The AN/PEQ-16 is operated using a main mode selector dial located on the top of the unit, with 9 options, each mode corresponds to a single, or a dual combination of functions, these modes are detailed in the table below. Once the mode has been selected, the activation of the pressure pad activates the function selected. The unit has an inbuilt switch, but it also has a remote cable switch socket to allow for a remote pressure pad to be located elsewhere on the rifle.

| DIAL POSITION | MODE | DESCRIPTION |
|---|---|---|
| A | AIM | Visible Aim Laser ON |
| L | LIGHT | White light Illuminator ON |
| D | DUAL | Visible aim laser & White Light Illuminator ON |
| O | OFF | Prevents inadvertent laser burst |
| P | Program | Sets the desired IR pulse rate |
| AL | AIM LOW | IR Aiming Laser set to LOW |
| DL | DUAL LOW | IR Aiming Laser and Illuminator set to LOW |
| AH | AIM HIGH | IR Aiming Laser set to HIGH |
| DH | DUAL HIGH | IR Aiming Laser and IR Illuminator set to HIGH |

== Comparative Specifications ==
The table below show the specification of the AN/PEQ-16 (right) compared with the AN/PEQ-15.

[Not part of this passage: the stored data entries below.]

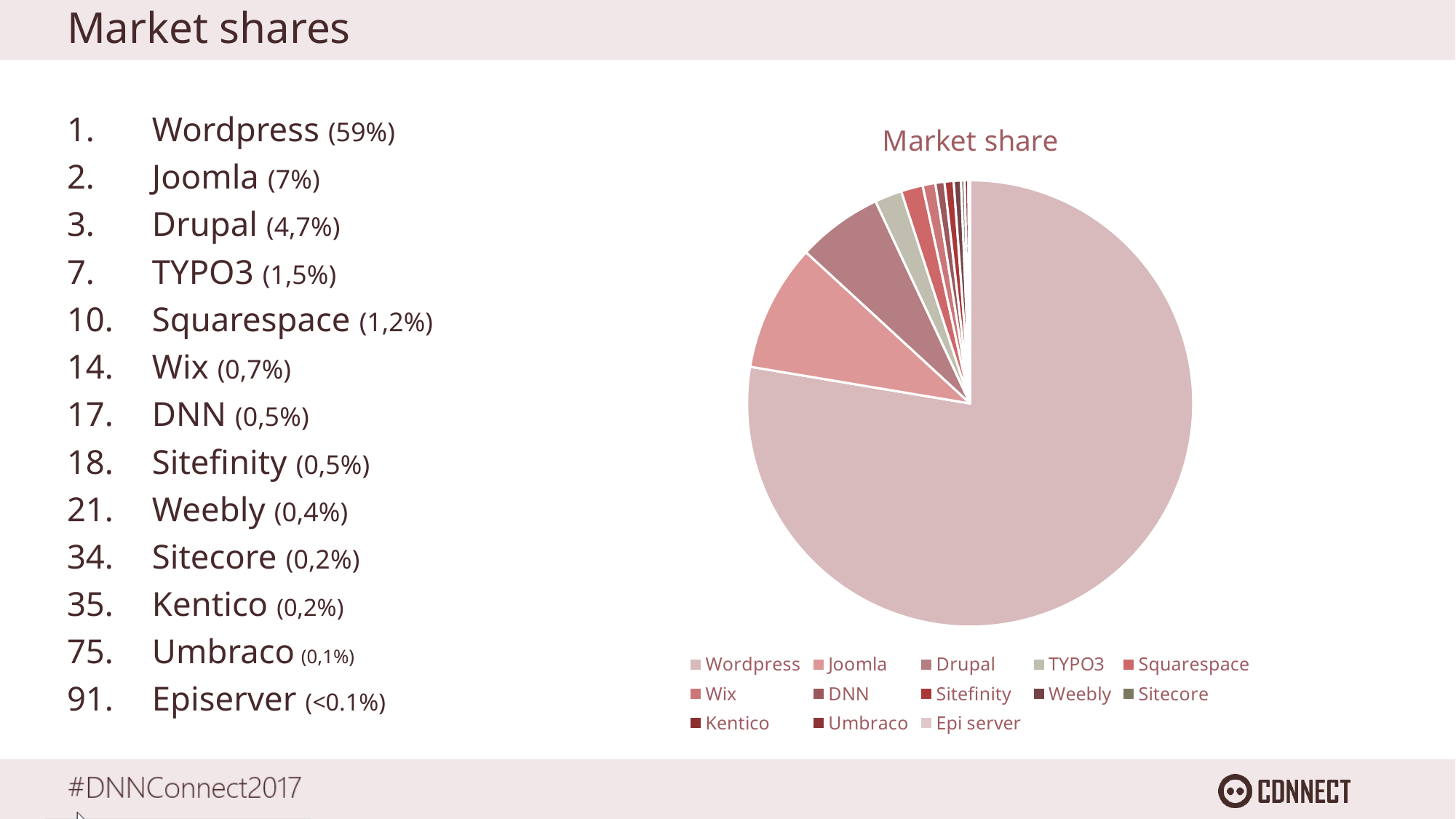
How many categories does the legend of the pie chart list? 13 What is the market share of Joomla? 7% What is the market share of DNN? 0,5% Which has the larger slice, Joomla or Drupal? Joomla Which has the larger market share, TYPO3 or Squarespace? TYPO3 What is the difference between the market shares of Wordpress and Joomla? 52% What is the market share of Wordpress? 59% What is the market share of Drupal? 4,7% What is the title of the chart? Market share Which category has the largest slice of the pie chart? Wordpress What kind of chart is shown on the slide? pie chart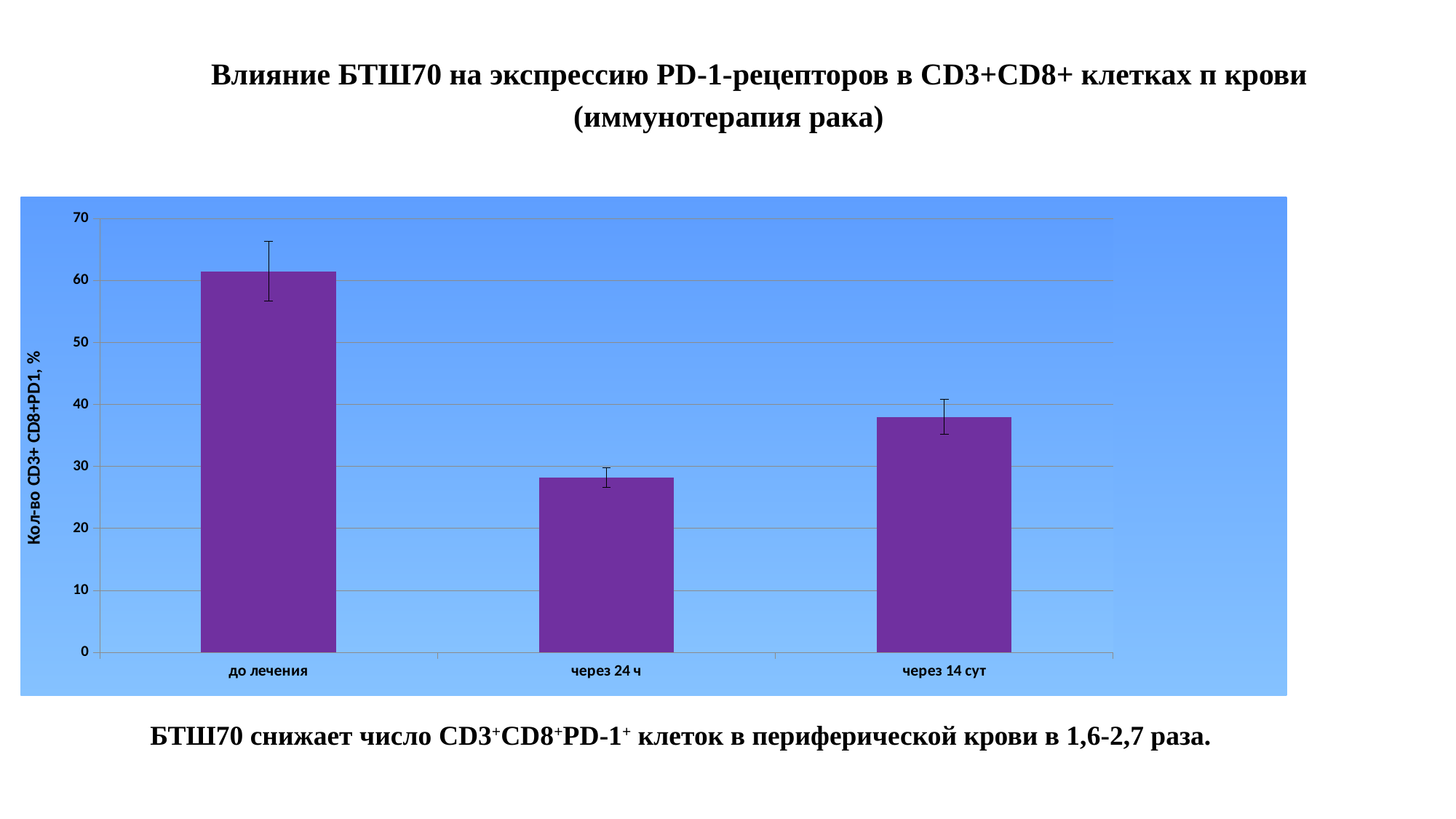
Does the value rise or fall from "до лечения" to "через 24 ч"? fall Which is larger, the value for "через 24 ч" or the value for "через 14 сут"? через 14 сут Is the value for "через 24 ч" greater or less than 30? less How many categories are shown on the x axis of the chart? 3 Which category has the lowest value in the chart? через 24 ч Is the value for "через 14 сут" greater or less than 40? less Is the value for "до лечения" greater or less than 60? greater What kind of chart is shown on the slide? bar chart Which category has the highest value in the chart? до лечения What is the highest tick value shown on the vertical axis? 70 Which is larger, the value for "до лечения" or the value for "через 14 сут"? до лечения What is the label of the vertical axis of the chart? Кол-во CD3+ CD8+PD1, %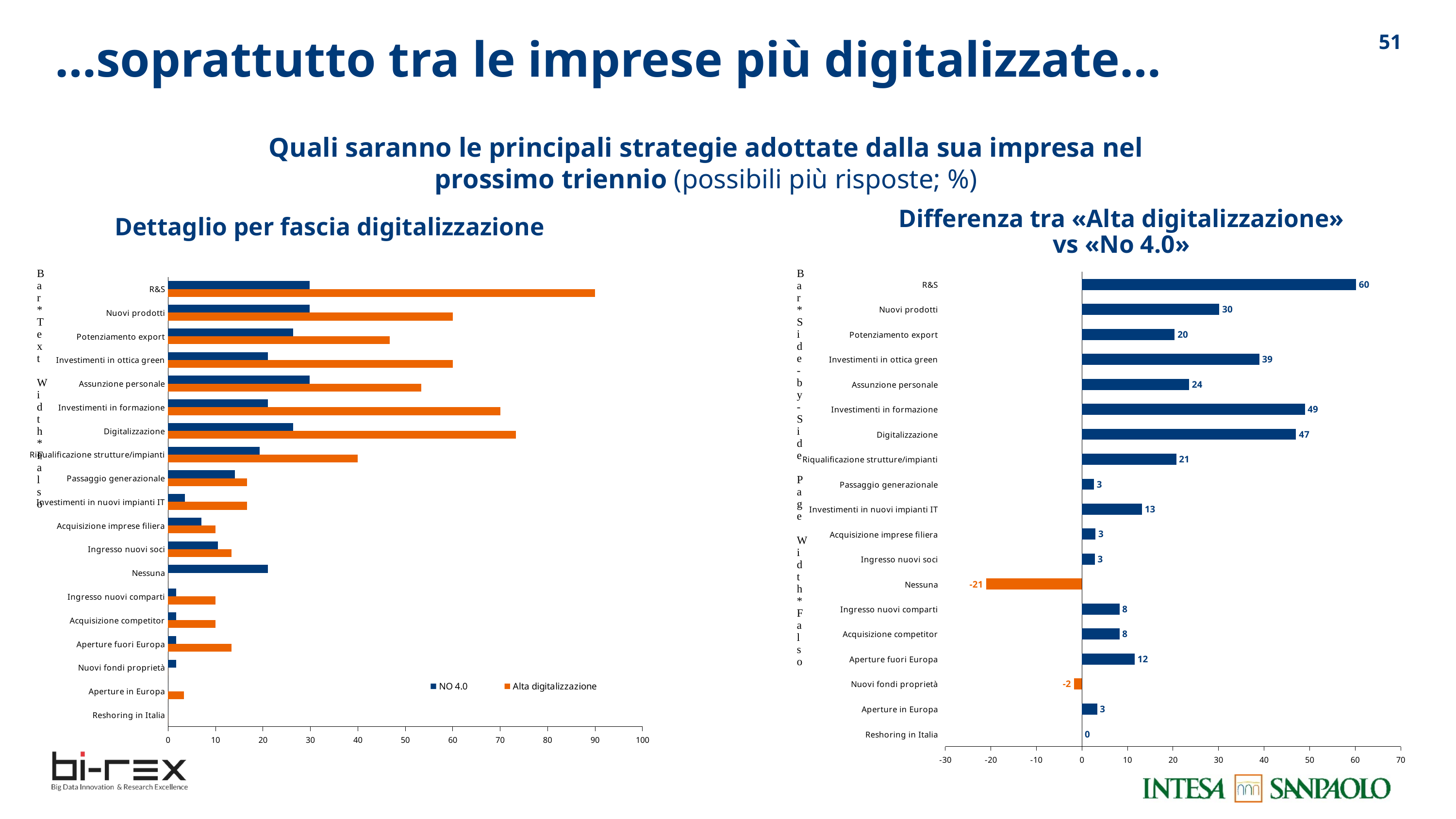
In the chart titled "Differenza tra «Alta digitalizzazione» vs «No 4.0»", what is the value for R&S? 60 In the chart titled "Differenza tra «Alta digitalizzazione» vs «No 4.0»", which category has the lowest value? Nessuna In the chart titled "Differenza tra «Alta digitalizzazione» vs «No 4.0»", how many categories are shown? 19 In the chart titled "Dettaglio per fascia digitalizzazione", how many series does the legend list? 2 In the chart titled "Dettaglio per fascia digitalizzazione", is the Alta digitalizzazione value for R&S greater or less than 80? greater In the chart titled "Differenza tra «Alta digitalizzazione» vs «No 4.0»", what is the value for Nessuna? -21 In the chart titled "Differenza tra «Alta digitalizzazione» vs «No 4.0»", which category has the highest value? R&S In the chart titled "Differenza tra «Alta digitalizzazione» vs «No 4.0»", what is the difference between the values for R&S and Nuovi prodotti? 30 In the chart titled "Dettaglio per fascia digitalizzazione", is the Alta digitalizzazione value for Potenziamento export greater or less than 50? less In the chart titled "Differenza tra «Alta digitalizzazione» vs «No 4.0»", which is larger: Digitalizzazione or Investimenti in ottica green? Digitalizzazione In the chart titled "Differenza tra «Alta digitalizzazione» vs «No 4.0»", what is the value for Investimenti in formazione? 49 What kind of chart is the chart titled "Dettaglio per fascia digitalizzazione"? Bar chart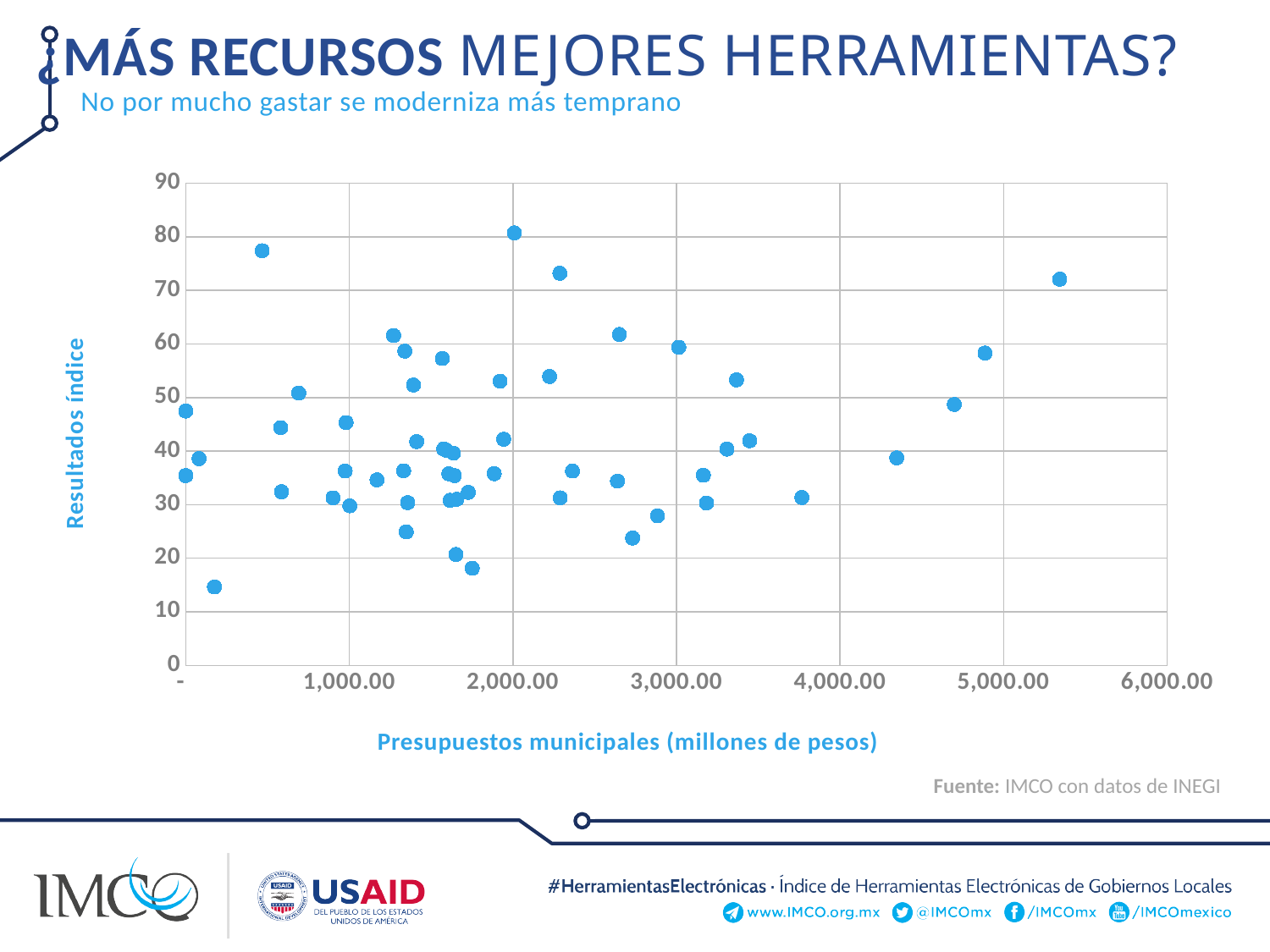
What is the highest value shown on the horizontal axis of the chart? 6,000.00 What is the title of the horizontal axis of the chart? Presupuestos municipales (millones de pesos) What kind of chart is shown on the slide? scatter plot Is the index value of the highest point in the chart greater or less than 70? greater Is the index value of the point with the largest budget greater or less than the index value of the highest point in the chart? less Is the index value of the rightmost point in the chart greater or less than 60? greater What is the highest value shown on the vertical axis of the chart? 90 What is the title of the vertical axis of the chart? Resultados índice How many points in the chart have a budget greater than 4,000.00 million pesos? 4 How many points in the chart have an index value above 70? 4 Is the budget (x value) of the rightmost point in the chart greater or less than 5,000.00? greater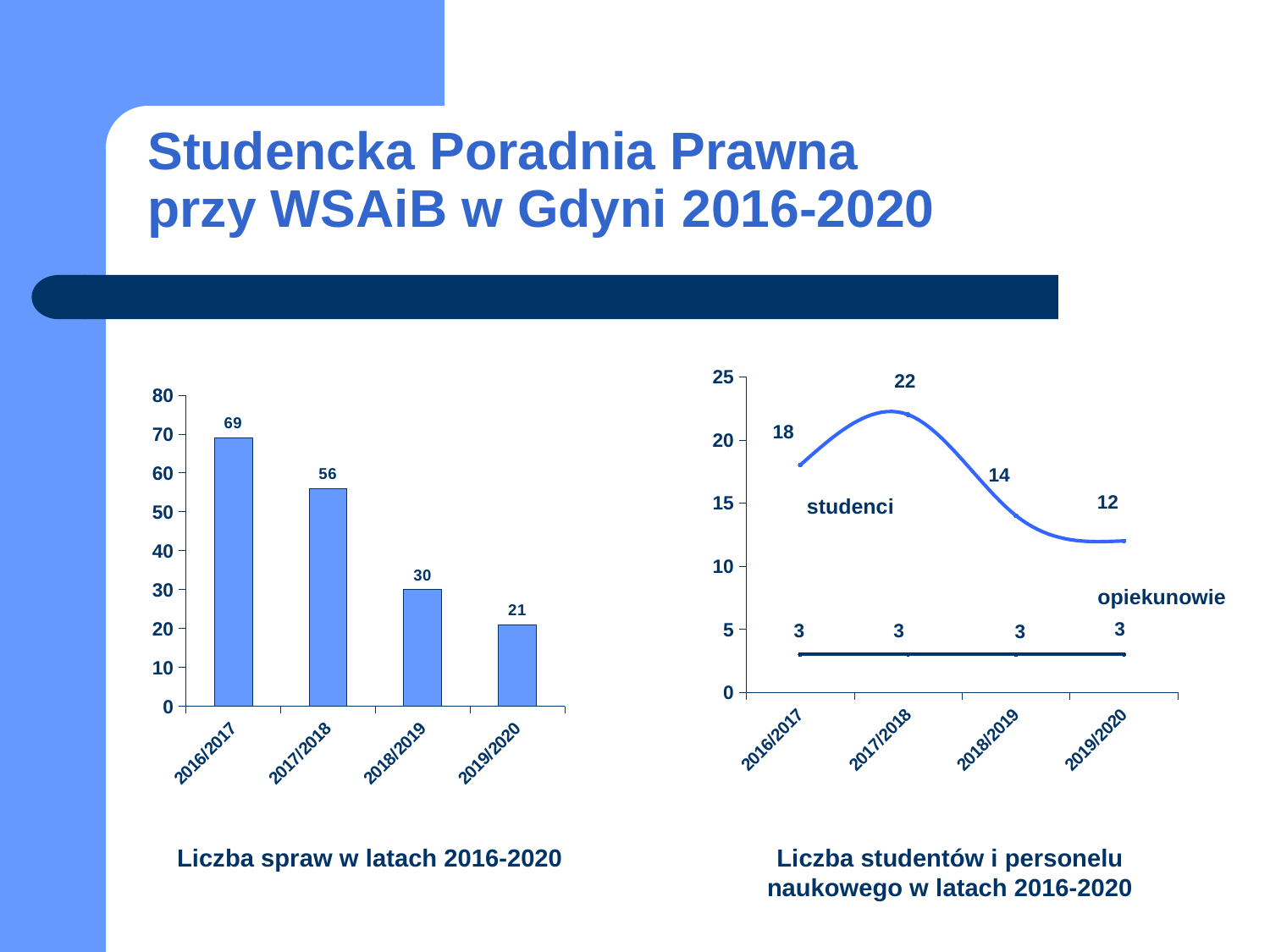
In the left chart (Liczba spraw w latach 2016-2020), what is the value for 2016/2017? 69 What kind of chart is the right chart (Liczba studentów i personelu naukowego w latach 2016-2020)? line chart In the left chart (Liczba spraw w latach 2016-2020), do the values rise or fall from 2016/2017 to 2019/2020? fall In the left chart (Liczba spraw w latach 2016-2020), what is the value for 2019/2020? 21 In the left chart (Liczba spraw w latach 2016-2020), what is the difference between the values for 2017/2018 and 2018/2019? 26 What kind of chart is the left chart (Liczba spraw w latach 2016-2020)? bar chart In the right chart (Liczba studentów i personelu naukowego w latach 2016-2020), what is the difference between studenci and opiekunowie in 2016/2017? 15 In the right chart (Liczba studentów i personelu naukowego w latach 2016-2020), what is the value for opiekunowie in 2019/2020? 3 In the left chart (Liczba spraw w latach 2016-2020), which year has the highest value? 2016/2017 In the left chart (Liczba spraw w latach 2016-2020), which year has the lowest value? 2019/2020 In the right chart (Liczba studentów i personelu naukowego w latach 2016-2020), which year has the highest value for studenci? 2017/2018 In the right chart (Liczba studentów i personelu naukowego w latach 2016-2020), what is the value for studenci in 2017/2018? 22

|  | AN/PEQ-15 | AN/PEQ-16 |
| Manufacturer | L3Harris | L3Harris |
| Dimensions | 117 × 71 × 41 mm / 4.6" × 2.8" × 1.6" (L×W×H) | 104 × 81 × 43 mm / 4.1" × 3.2" × 1.7" (L×W×H) |
| Weight | 213 g (7.5 oz) w/ battery | 281 g (9.9 oz) w/ battery |
| Power | 1× CR123A 3-Volt battery | 2× CR123A 3-Volt batteries |
| Battery Life | >6 hours (in Dual High DH setting) | 4 hours Normal operation (≥ 30 mins of continuous white light use) |
| Waterproof | 6 m (20 ft) for 1 hour | 6 m (20 ft) for 1 hour |
Visible Laser
| Class | IIIR | IIIR |
| Output | 5.0 mW | 4.0 mW |
| Divergence | 0.5 mrad | 0.5 mrad |
| Wavelength | Red (635 ± 15 nm) | Red (635 ± 30 nm) |
| Range | Day: >25 m (82 ft) | Day: >25 m (82 ft) |
IR Laser
| Class | IIIR (Low), IIIB (High) | IIIR (Low), IIIB (High) |
| Output | Low: 0.7 mW High: 27.5 mW | Low: 0.6 mW High: 25 mW |
| Divergence | 0.5 mrad | 0.5 mrad |
| Wavelength | (835 ± 15 nm) | (840 ± 20 nm) |
| Range | Low: >600 m (1,969 ft) High: 2,000 m (6,562 ft) | Low: >600 m (1,969 ft) High: 2,000 m (6,562 ft) |
IR Illuminator
| Class | IIIB | IIIB |
| Output | Low: 3.5 mW High: 45 mW | Low: 3.5 mW High: 30 mW |
| Divergence | 1—105 mrad (Adjustable lens) | 1—105 mrad (Adjustable lens) |
| Wavelength | (835 ± 15 nm) | (840 ± 20 nm) |
| Range | Low: >600 m (1,969 ft) High: 2,000 m (6,562 ft) | Low: >600 m (1,969 ft) High: 2,000 m (6,562 ft) |
White Light Illuminator
| Output Power | None | >125 lumens |
| Type | LED |

== Operators ==
- AUS: AN/PEQ-16B supplemented at the squad level with the L3Harris Squad Rangefinder (SRF).
- United States: In use by the USMC and also fairly limited use in the US Army.
- United Kingdom

== Availability ==
As with a lot of military technology and accessories developed in the U.S., infrared lasers, including the PEQ-16, are controlled by the International Traffic in Arms Regulations (ITAR), and as such, export is restricted without approval from the Department of State. Furthermore as a 'class IIIB' IR laser pointer, under FDA regulations, sales of the PEQ-16 are generally restricted to government and law enforcement agencies and units.